By Hilda Parks
Hotels opened and closed during the early years of development of Mankato, with names like Washington House (1856-1897), Union House (1857-1885), Clifton House (1860) or City Hotel (1869).
The first bona fide hotel in the city is considered to be the Mankato House at South Front and Hickory, opened in 1855. However, earlier pioneers may have stayed at the Mankato City Hotel, opened in 1853 by Edwin Howe, the first sheriff of Blue Earth County. Located on what would become North Front, it provided minimal housing and guests needed to supply their own bedding. Men slept in the attic, women on the lower floor.
Mankato House offered more services, becoming the place for social and political gatherings in the city. It was two stories high, thirty-two feet by fifty feet, with a one-story addition for the proprietor’s family. The millwork was done in St. Paul and shipped by boat to Mankato, along with the men to do the building. Henry Shaubat purchased the building before it was completed for $1200, and had the first story plastered. However, he left the second story as one large room, called “the school section,” which became the sleeping quarters for stage drivers, teamsters, and guests when the hotel was full. The hotel opened with a grand dedication on July 5, 1855. A July 12, 1859 advertisement in the Record noted that the hotel had been refurbished and “the chambers are neatly furnished and comfortable.” Rooms would be available to permanent borders or travelers. Meals “will be provided, at all seasons, with the best the market affords, and the chambers are neatly furnished and comfortable.”
Grover C. Burt purchased the business in 1864, and rebuilt the structure in 1870, adding a three-story brick addition in 1881. It became the place to dine in the city. The editor of the Mankato Record Weekly mentioned in 1873 that “The enterprising landlord of the Mankato House, G.C. Burt, has just received a fine lot of silverware, consisting of sugar urns, creamers, butter dished, and syrup mugs – 35 pieces in all, valued at $200.”
Another note in the paper reported that “G.C. Burt, our host at the Mankato House, has our thanks for a delicious breakfast of silver skin eels on Wednesday last. His boarders have no reason to complain of the fare furnished them. Grove is too fond of good living himself to starve his guests.” An extensive menu for Sunday, March 23, 1879 lists thirty-eight entrees, including: baked California salmon, leg of veal, blue-winged teal with jelly, fresh bay lobsters, or spiced buffalo tongue. For dessert, there were thirteen kings of pie, puddings, cakes, fruit and nuts, and even ice cream. The menu was simpler during the week, with the meal costing 37 ½ cents in 1883. Guests paid $2.00 a night for a room.

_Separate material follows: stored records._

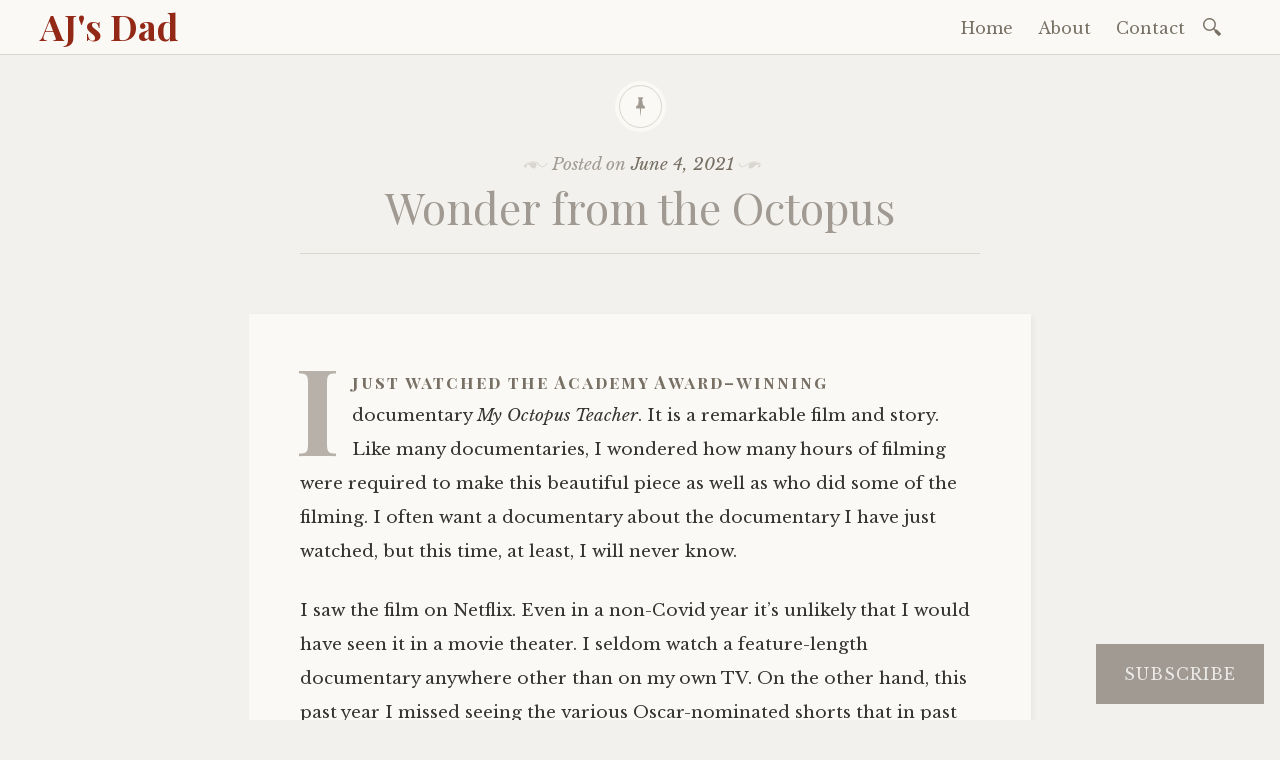

--- FILE ---
content_type: text/css
request_url: https://ajsdad.blog/wp-content/themes/pub/libretto/inc/style-wpcom.css?m=1436478651i&cssminify=yes
body_size: 298
content:
#wpstats{display:none}#respond .form-submit input,
#respond .form-submit input#comment-submit,
#respond .comment-form-fields input[type="submit"],
#respond p.form-submit input[type="submit"],
#respond input[type="submit"],
#commentform #submit{letter-spacing:0;outline:none;text-transform:none}.rating-msg,
.rating-nero-value{font-size:18px!important;font-size:1rem!important;vertical-align:top}#flickr_badge_wrapper{background:transparent!important;border:0!important}#flickr_badge_uber_wrapper{margin:0 auto}#flickr_badge_uber_wrapper td{border:0!important}#flickr_badge_uber_wrapper a:hover,
#flickr_badge_uber_wrapper a:link,
#flickr_badge_uber_wrapper a:active,
#flickr_badge_uber_wrapper a:visited{color:#777!important}.widget_recent_comments td{border:0;padding:5px 5px 10px 5px;vertical-align:top}.widget_authors ul,
.widget_author_grid ul{list-style:none;margin:0;padding:0}.widget_authors img{float:none;vertical-align:middle}.widget_authors li:before,
.widget_authors li:after{content:"";display:table}.widget_authors li:after{clear:both}.widget_authors a{text-decoration:none}h3.sd-title{font-size:16px}.widget-title label{float:none;font-style:normal;font-size:1.4rem}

Newer hotels were being built, including the Saulpaugh (1889), which became the area’s center of social activities. The last meal was served at the Mankato House on March 24, 1890. The building was sold four days later for $80.00, to be torn down.
Enjoyed the hotel article very much. My great grandfather arrived in Mankato in the 1850’s. It’s fun to imagine what life was like in Mankato at that time. Thanks for bringing it to light.
In the summer of 1884 a former pastry cook at the Mankato House, Henry Alexander, murdered a current cook, there, Lycurgus Thornton, because Thornton had married Maggie Jones, of Mankato, a woman that Alexander planned to marry. He was sentenced to life in prison, but Governor McGill commuted the sentence to six years, and Alexander was released December 17, 1890. Many leading citizens of Mankato urged his release.